Lately, I have been wondering how I would feel about my grandpa’s death. I had flown into my home town to visit him early this year. He had taken ill and been admitted to hospital. No-one knew for sure what the prognosis was. I didn’t want to take the chance of missing him. I took the opportunity which was afforded to me to jump on a plane and sit with him at the hospital.

We talked about the old days when I was a child and he was a young man. He was only 44 years old when I was born. For me he was such an active grandpa and given his age it is easy to see why I thought that! Not only involved in my life, he also knew what was going on in the world. He introduced me to the first computer I had ever seen, a Macintosh. The games were primitive, no graphics, just code and a little bit of text. But it was fascinating, none the less. He held the keys to the future and the past when I was a kid. (Check out the introduction of the Macintosh by Steve Jobs in 1984.)

My grandpa was also interested in the natural world and taught my sister and I to love beach combing on the West coast. Prowling through tidal pools wearing rubber boots and a rain coat, (because Tofino in the summer was never reliably warm), became one of my favourite things to do. When I realized that my husband also loved to explore the waters at any time of year, looking for living things in their natural habitat, I knew I had found the right guy.

It occurs to me now that my Grandpa introduced me to things that have become anchor points. Living near the ocean on the West coast, being close to nature and exploring the world through technology are a few of the ways his influence lives on in me. Probably because my Grandpa led by example, I easily adopted his teachings into my daily life. He outlived his partner, my grandmother for 30 some years. He reinvented his life and showed us how to go on enjoying and exploring with new adventures.

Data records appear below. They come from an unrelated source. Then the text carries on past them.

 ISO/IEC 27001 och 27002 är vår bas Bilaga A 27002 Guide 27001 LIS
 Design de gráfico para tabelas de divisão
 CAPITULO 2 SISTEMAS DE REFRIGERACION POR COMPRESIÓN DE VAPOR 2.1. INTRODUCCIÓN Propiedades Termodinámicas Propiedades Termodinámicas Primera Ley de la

Grandpa was never a wealthy man by conventional standards. He didn’t covet possessions to raise his status. To me, he didn’t appear to have a large ego. Looking back on how he lived I think Grandpa had it all figured out. He did not attach his sense of self worth to the work he was paid to do. He loved and cherished his family. He liked to have fun, explore and learn.

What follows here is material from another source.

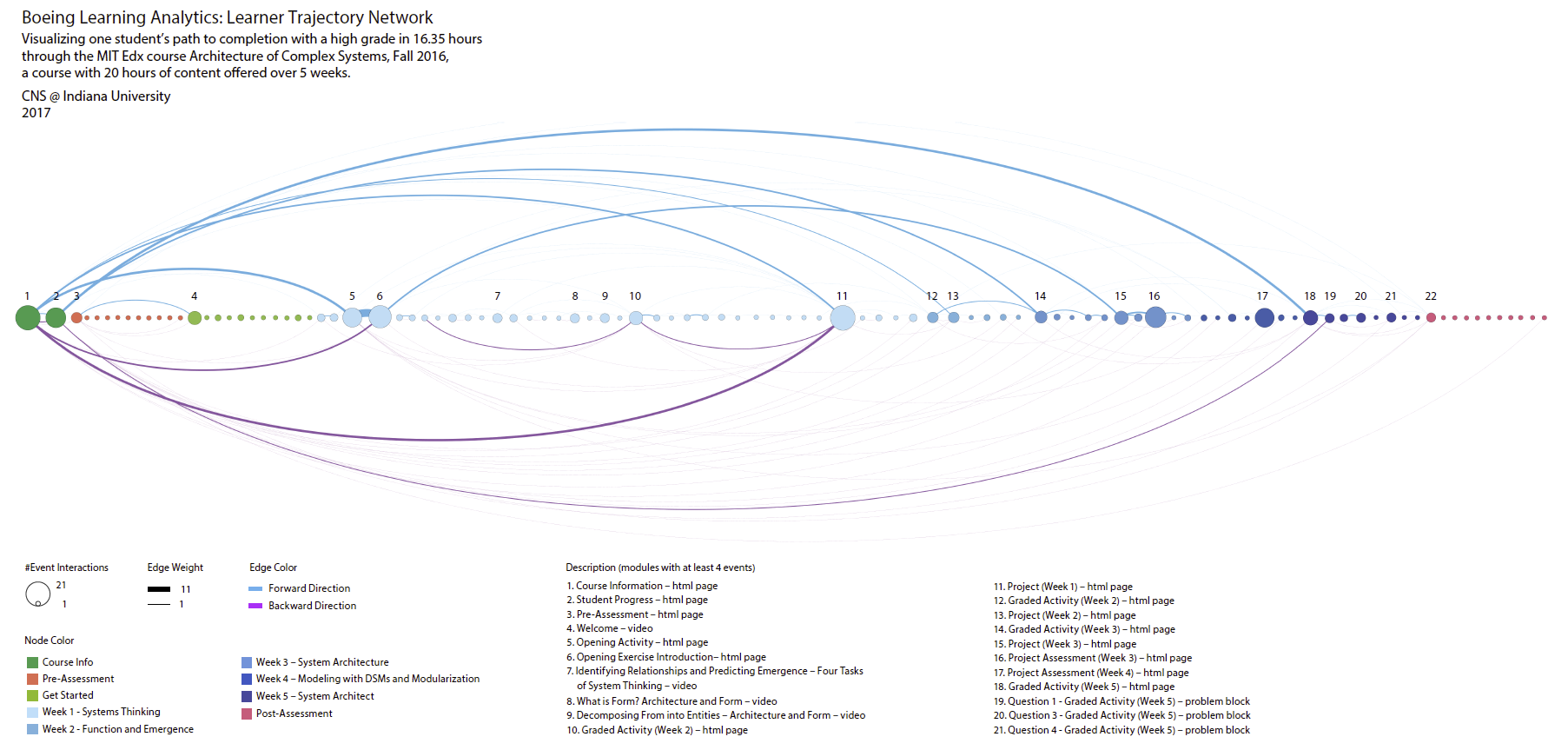 Home · cns-iu/learning-trajectories Wiki · GitHub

In recent years, Grandpa retreated from the internet. He gave up his weekly shift, tending bar at the home he lived in. I worried that he was a lonely and withdrawn. My sister told me that when she asked him about all those changes he claimed to be happy. He said, “I’m OK with this guy”, pointing to himself. Another example of how to live well that we can all learn from.

As I gather these thoughts about my grandfathers life, tapping away on the keys of my MacBook pro and perusing the photos on my iPhone, I reflect on how much the world has changed even in my lifetime. My last photo of Grandpa was taken at the hospital, a selfie of the two of us. What I didn’t realize until just now is the ‘live photo’ enhancement was turned on. When I push down on the iPhone screen, my Grandpa’s chuckle comes through. Now I have that forever.

My Mom had a conversation the other day with Grandpa. Evidently he believed in reincarnation in some form. My Mom thought it would be nice if he could chose to be a butterfly or a bird. Floating over her garden and checking in to see how she was doing. Maybe he is coming to my yard too, out near the ocean. I like to think so.

In times like this, it is nice to feel a sense of comfort, instead of only sadness. While death is never a happy time, it can be a good way to take stock and recall a life well lived. Grandpa seemed to be at peace with the world through all the phases that I knew him. As I enter my second act, taking on new adventures and watching my children fly from the nest, I hope to live with the grace that he showed.